Kasabada neredeyse herkes birbiri ile akraba. Gittiğimiz birçok okulda öğretmenler odası, akrabalar odası gibi yerler var (1000 nüfuslu bir yerleşim yeri olunca). Okullarda Beko marka televizyonları görünce heyecanlanıyoruz ve spontane(!!!) biçimde alkışlıyoruz. Öğrenciler okulun içinde ayakkabı giymiyorlar. Okula girince koridordaki ayakkabılıklara ayakkabılarını diziyorlar.
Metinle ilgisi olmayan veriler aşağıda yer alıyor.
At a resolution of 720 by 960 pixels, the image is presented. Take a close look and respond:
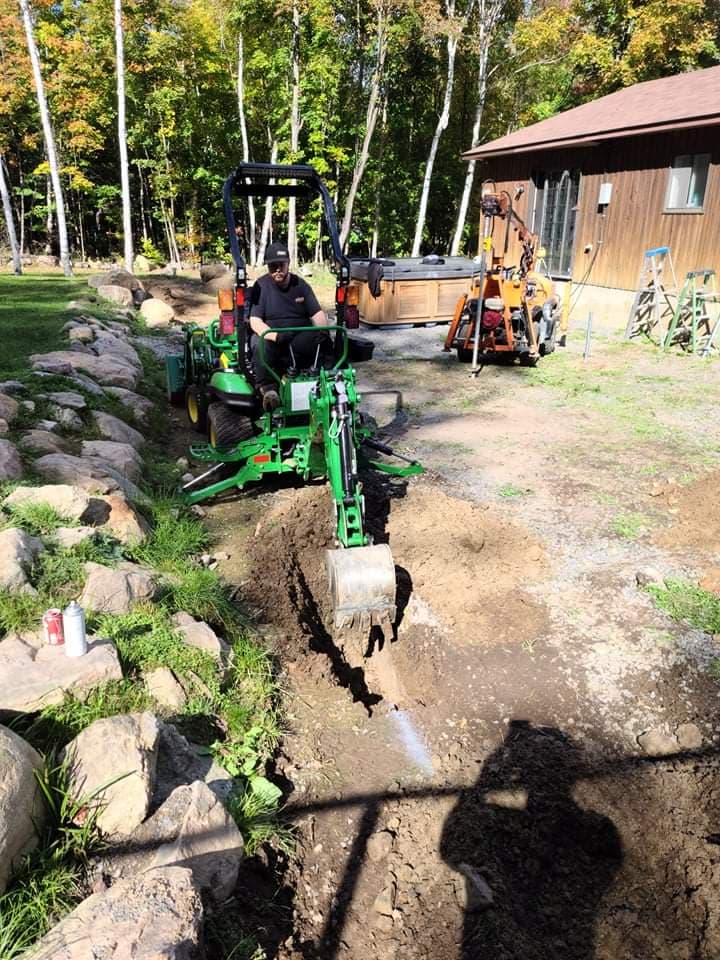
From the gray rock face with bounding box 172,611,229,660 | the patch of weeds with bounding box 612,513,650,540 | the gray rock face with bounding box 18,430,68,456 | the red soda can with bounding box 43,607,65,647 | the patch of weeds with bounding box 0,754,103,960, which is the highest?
the gray rock face with bounding box 18,430,68,456

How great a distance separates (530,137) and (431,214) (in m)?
16.0

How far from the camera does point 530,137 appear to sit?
17.5 m

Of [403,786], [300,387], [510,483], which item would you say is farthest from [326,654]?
[510,483]

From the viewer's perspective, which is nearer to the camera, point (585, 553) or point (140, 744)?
point (140, 744)

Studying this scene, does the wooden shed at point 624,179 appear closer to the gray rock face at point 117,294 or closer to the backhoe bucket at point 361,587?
the gray rock face at point 117,294

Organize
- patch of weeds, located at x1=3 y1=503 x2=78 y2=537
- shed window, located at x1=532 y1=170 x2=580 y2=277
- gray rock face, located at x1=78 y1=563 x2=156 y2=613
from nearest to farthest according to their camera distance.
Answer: gray rock face, located at x1=78 y1=563 x2=156 y2=613 < patch of weeds, located at x1=3 y1=503 x2=78 y2=537 < shed window, located at x1=532 y1=170 x2=580 y2=277

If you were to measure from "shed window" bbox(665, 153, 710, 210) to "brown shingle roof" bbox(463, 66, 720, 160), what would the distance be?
79cm

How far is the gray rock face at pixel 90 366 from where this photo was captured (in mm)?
7680

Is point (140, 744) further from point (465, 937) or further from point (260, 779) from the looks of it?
point (465, 937)

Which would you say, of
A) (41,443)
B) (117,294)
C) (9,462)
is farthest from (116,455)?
(117,294)

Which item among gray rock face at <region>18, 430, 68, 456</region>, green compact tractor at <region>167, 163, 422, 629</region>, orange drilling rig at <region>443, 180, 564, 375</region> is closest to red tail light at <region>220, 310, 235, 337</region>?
green compact tractor at <region>167, 163, 422, 629</region>

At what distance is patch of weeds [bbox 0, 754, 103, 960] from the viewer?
2.09 metres

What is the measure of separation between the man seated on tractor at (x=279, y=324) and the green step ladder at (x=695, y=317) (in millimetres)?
9034

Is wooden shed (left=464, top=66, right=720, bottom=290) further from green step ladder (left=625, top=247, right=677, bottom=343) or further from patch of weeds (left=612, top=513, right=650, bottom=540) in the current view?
patch of weeds (left=612, top=513, right=650, bottom=540)
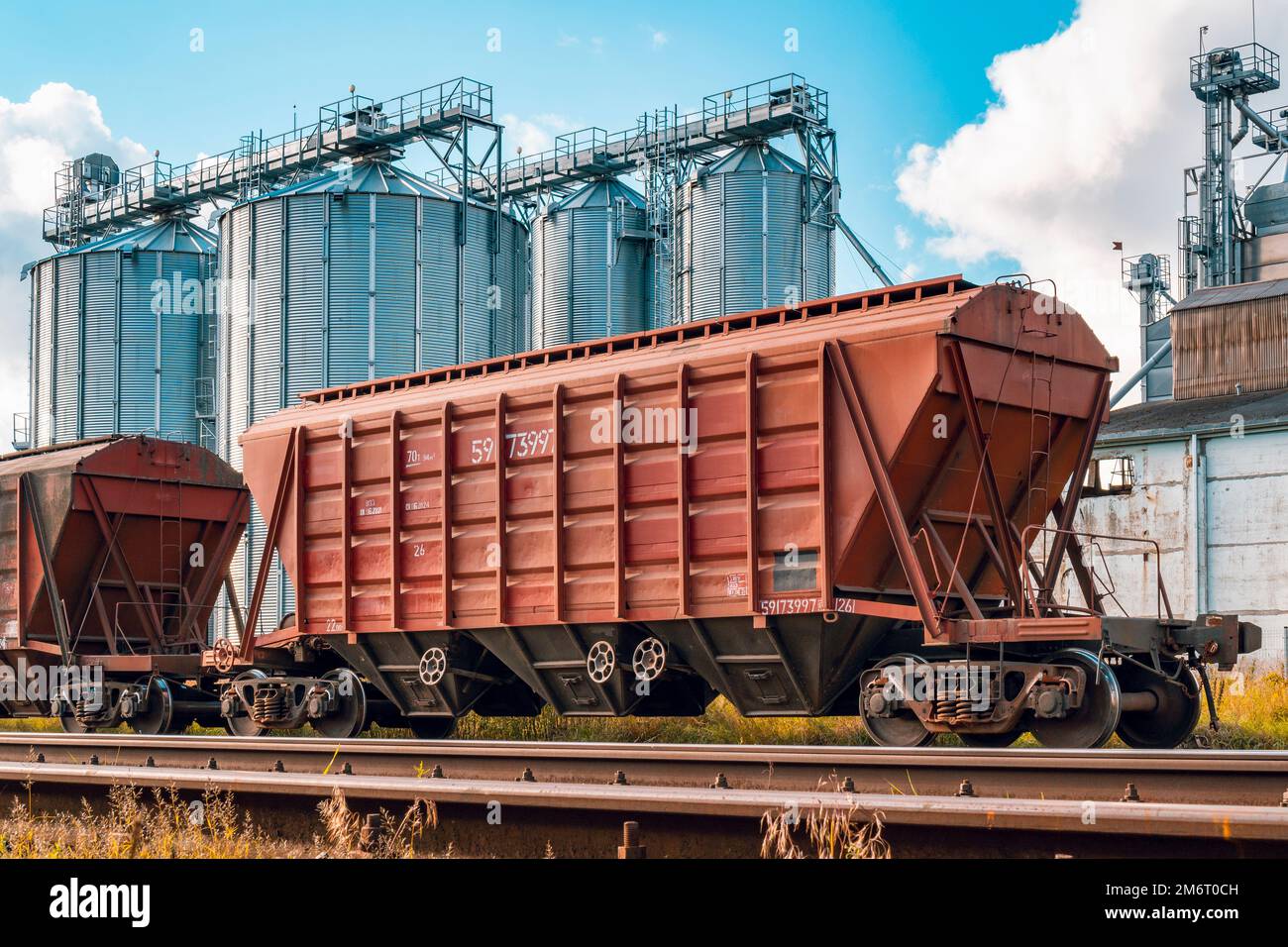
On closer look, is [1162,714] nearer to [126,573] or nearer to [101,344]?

Bu durumu; okul ortamında ev sıcaklığını hissetmeleri olarak açıklıyorlar. Gittiğimiz okullarda down sendromlu çocukları gördüğümüzde; kaynaştırma eğitimi yaptıklarını ve bu çocuklara okulda yardımcı olan gönüllülerin olduğunu belirtiyorlar. Kasabada herkes birbiriyle akraba olduğu için down sendromunun normalden biraz fazla olduğunu belirtiyorlar. Kasabaya ait at çiftliğine gidiyoruz. Herkesin bir atı var, İzlanda atı demek daha doğru olur. Ülkenin soğuk iklimiyle özdeşmiş, kısa, bodur, yeleleri çok uzun, çok tüylü atlar. Boyları kısa ve ayrıca sakin oldukları için çok rahat bu atlara binip, dolaşıyoruz. Kasabada neredeyse her çocuğun ve gencin kendine ait bir atı olduğu için atlarına kendileri bakıyor ve kaşağılıyorlar.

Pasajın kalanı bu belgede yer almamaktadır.